* **TASK INSTRUCTIONS**
Type out the passage on loyalty and morality in The Irishman word for word, from start to finish.

And we have a complete moral system described in one imperfect sentence. What else can be achieved in a lifetime, beyond “good action” by accomplishing something worthwhile, and “good connections” by doing good to the people around you? Demonstrate some good action and make some good connections, and you have lived a moral life.
The Irishman occupies a world of instrumental morality, not a moral vacuum. The central characters aspire to well-lived, realized lives, based on a code of tribal loyalty. They are frugal and self-disciplined in different ways, and to a degree unrecognizable to the wiseguys in Goodfellas. They do terrible things, but they are motivated by sincere belief in a life owed to the people in your proximity and within the chain of command.
Tribal loyalty connects these characters to the contemporary American political crisis, where unity was based on connections to the people around us (or as Hoffa memorably exhorts: “Solidarity!”), as opposed to a system of ideas. A moral system informed by loyalty connects with politics based on patronage, which Henry Hill in Goodfellas explains that Paulie and the organization were “a police department for wiseguys.” Rule by patronage demands isolation from anything outside the patronage network, and morality, like tribute, is kicked upstairs.
The big three characters in The Irishman are rarely burdened by self-reflection (Hoffa especially), but they are all capable of measuring situations and the people around them. The Irishman draws its power from those bad-guy moral struggles, without valorizing or glamorizing anything they do. They are blinkered bad guys, but not complete sociopaths. Their moral aspirations contrast with the truly bad guys in the film’s periphery. We never see the characters as children, but the clues about childhood are found everywhere. In the usual treatment of tragic mobsters, you can see the explanation of their monstrosity: avarice, psychological damage, or mulishness. But in The Irishman, the bad guys try to measure up to a constrained moral system based on loyalty and protection from existential threats.

* **INFORMATION SUPPLIED**
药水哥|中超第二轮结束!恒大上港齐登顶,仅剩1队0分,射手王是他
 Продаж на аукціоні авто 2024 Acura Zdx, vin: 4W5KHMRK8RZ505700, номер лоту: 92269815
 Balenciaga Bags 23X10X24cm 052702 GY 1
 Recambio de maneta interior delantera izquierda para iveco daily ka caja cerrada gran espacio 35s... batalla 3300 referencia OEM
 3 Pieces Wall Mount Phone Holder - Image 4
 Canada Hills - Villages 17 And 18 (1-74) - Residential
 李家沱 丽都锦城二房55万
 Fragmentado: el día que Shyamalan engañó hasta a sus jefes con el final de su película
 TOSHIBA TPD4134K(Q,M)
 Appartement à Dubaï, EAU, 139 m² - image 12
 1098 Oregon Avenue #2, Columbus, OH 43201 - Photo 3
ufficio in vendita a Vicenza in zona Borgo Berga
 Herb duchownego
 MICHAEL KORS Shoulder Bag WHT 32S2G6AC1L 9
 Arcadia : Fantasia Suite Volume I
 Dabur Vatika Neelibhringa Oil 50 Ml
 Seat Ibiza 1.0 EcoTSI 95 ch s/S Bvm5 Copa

* **ANSWER SECTION**
And we have a complete moral system described in one imperfect sentence. What else can be achieved in a lifetime, beyond “good action” by accomplishing something worthwhile, and “good connections” by doing good to the people around you? Demonstrate some good action and make some good connections, and you have lived a moral life.
The Irishman occupies a world of instrumental morality, not a moral vacuum. The central characters aspire to well-lived, realized lives, based on a code of tribal loyalty. They are frugal and self-disciplined in different ways, and to a degree unrecognizable to the wiseguys in Goodfellas. They do terrible things, but they are motivated by sincere belief in a life owed to the people in your proximity and within the chain of command.
Tribal loyalty connects these characters to the contemporary American political crisis, where unity was based on connections to the people around us (or as Hoffa memorably exhorts: “Solidarity!”), as opposed to a system of ideas. A moral system informed by loyalty connects with politics based on patronage, which Henry Hill in Goodfellas explains that Paulie and the organization were “a police department for wiseguys.” Rule by patronage demands isolation from anything outside the patronage network, and morality, like tribute, is kicked upstairs.
The big three characters in The Irishman are rarely burdened by self-reflection (Hoffa especially), but they are all capable of measuring situations and the people around them. The Irishman draws its power from those bad-guy moral struggles, without valorizing or glamorizing anything they do. They are blinkered bad guys, but not complete sociopaths. Their moral aspirations contrast with the truly bad guys in the film’s periphery. We never see the characters as children, but the clues about childhood are found everywhere. In the usual treatment of tragic mobsters, you can see the explanation of their monstrosity: avarice, psychological damage, or mulishness. But in The Irishman, the bad guys try to measure up to a constrained moral system based on loyalty and protection from existential threats.